Arthémisia 27/08/2010 12:20



L'Amour n'échappe vraiment jamais à un soupçon de sucre!


http://corpsetame.over-blog.com/article-24731494.html



joruri 27/08/2010 11:33



Je ne connais que fort mal la peinture, je te crois donc sur parole. Et j'en déduis que la peinture aussi "est un cri qui vient de l'intérieur" comme dit la chanson de Lavilliers.



Arthémisia 27/08/2010 11:46



Un peu mon neveu! Sinon c'est de la décoration, au  mieux du papier peint et au pire une mièvrerie sucrée et écoeurante (cf. Renoir....)



joruri 27/08/2010 11:01



Pour peindre du Pollock avec un instrument de musique, il siffit de jouer du free-jazz.



Arthémisia 27/08/2010 11:02



Ca explique pourquoi j'aime POLLOCK et COLTRANE



Briesing 27/08/2010 10:43



Moi je crois en la possibilité d'inventer le temps. Bien sûr il y a les tasses sales, bien sûr il y a le repassage (ça me fait penser à Brel...) mais le reste, on l'invente !
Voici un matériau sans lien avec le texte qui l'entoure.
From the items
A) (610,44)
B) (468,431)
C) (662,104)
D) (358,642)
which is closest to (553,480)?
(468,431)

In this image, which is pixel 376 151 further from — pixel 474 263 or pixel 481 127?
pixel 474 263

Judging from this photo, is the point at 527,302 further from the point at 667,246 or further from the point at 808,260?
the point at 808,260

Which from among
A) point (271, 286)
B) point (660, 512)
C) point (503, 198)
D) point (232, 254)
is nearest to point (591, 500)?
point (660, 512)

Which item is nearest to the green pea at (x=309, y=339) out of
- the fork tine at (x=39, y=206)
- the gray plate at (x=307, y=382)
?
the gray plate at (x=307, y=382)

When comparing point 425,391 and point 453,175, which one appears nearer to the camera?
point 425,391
A voir Pollock, ça me donne envie de peindre, moi qui n'ai jamais tenu un pinceau à part à l'école. D'ahabitude mon truc c'est plutôt la musique, mais cette autre envie, de matière, de couleur,
je sens qu'elle vient. Ce serait une manière de casser la ritournelle du temps.



Arthémisia 27/08/2010 10:58



oh que oui!!!!


C'est même parfois la seule échappatoire aux tasses sales, au repassage, aux courses au supermarché, aux repas à préparer, aux reproches parce que ce n'est
pas comme ça ou trop comme ci, aux soirées foot et Patrick Sébastien, aux lectures reprochées, aux intérêts non partagés, à la fantaisie morte née, aux....J'arrête là...J'ai mon ménage à
faire.


 



aldep 27/08/2010 10:17



Sur la forme, chaque jour est différent mais sur le fond, c'est une chose qui se répète.
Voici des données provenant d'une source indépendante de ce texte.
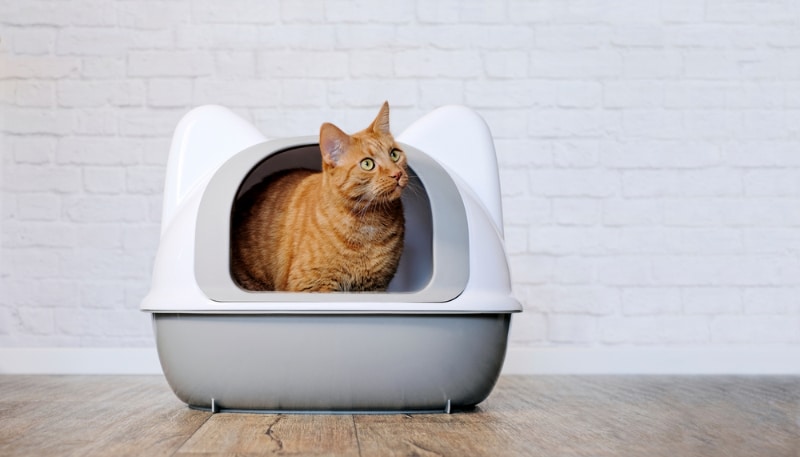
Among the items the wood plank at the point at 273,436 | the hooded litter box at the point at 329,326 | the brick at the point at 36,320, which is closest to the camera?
the wood plank at the point at 273,436

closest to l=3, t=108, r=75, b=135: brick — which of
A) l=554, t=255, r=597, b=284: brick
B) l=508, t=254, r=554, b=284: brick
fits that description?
l=508, t=254, r=554, b=284: brick

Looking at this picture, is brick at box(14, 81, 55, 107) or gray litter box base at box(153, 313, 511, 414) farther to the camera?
brick at box(14, 81, 55, 107)

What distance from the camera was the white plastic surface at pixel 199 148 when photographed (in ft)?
4.92

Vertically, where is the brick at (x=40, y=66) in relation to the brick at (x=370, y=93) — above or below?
above

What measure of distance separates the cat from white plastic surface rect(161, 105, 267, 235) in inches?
6.7

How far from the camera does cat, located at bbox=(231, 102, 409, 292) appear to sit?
1.42m

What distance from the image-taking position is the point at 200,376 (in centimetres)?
134

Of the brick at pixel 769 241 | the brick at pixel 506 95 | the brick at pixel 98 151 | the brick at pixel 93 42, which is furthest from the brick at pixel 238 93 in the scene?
the brick at pixel 769 241

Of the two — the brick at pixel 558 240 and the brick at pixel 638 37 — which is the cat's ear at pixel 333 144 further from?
the brick at pixel 638 37

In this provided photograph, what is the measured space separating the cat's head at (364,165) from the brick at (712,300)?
3.80ft

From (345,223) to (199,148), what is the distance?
0.33 metres

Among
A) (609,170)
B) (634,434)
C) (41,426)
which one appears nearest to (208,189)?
(41,426)

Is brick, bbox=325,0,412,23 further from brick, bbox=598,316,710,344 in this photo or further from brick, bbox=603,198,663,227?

Arthémisia 27/08/2010 10:31



A moins d'un nouveau soleil, on ne fait que gribouiller le temps.



joruri 27/08/2010 09:22



Le sang de la souffrance devenu chant visuel.



Arthémisia 27/08/2010 09:26



La peinture ne peut se concevoir pour moi autrement que comme un jus de tripes, quelque chose d'absolument viscéral.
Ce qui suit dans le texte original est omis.